▶ [WORK TASK]
Please return the whole listing word for word.

▶ [DATA SHOWN]

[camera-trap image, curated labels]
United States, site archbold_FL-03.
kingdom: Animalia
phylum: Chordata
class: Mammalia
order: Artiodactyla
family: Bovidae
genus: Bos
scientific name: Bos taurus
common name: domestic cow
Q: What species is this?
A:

▶ [ANSWER BOX]
[camera-trap image, curated labels]
United States, site archbold_FL-03.
kingdom: Animalia
phylum: Chordata
class: Mammalia
order: Artiodactyla
family: Bovidae
genus: Bos
scientific name: Bos taurus
common name: domestic cow
Q: What species is this?
A:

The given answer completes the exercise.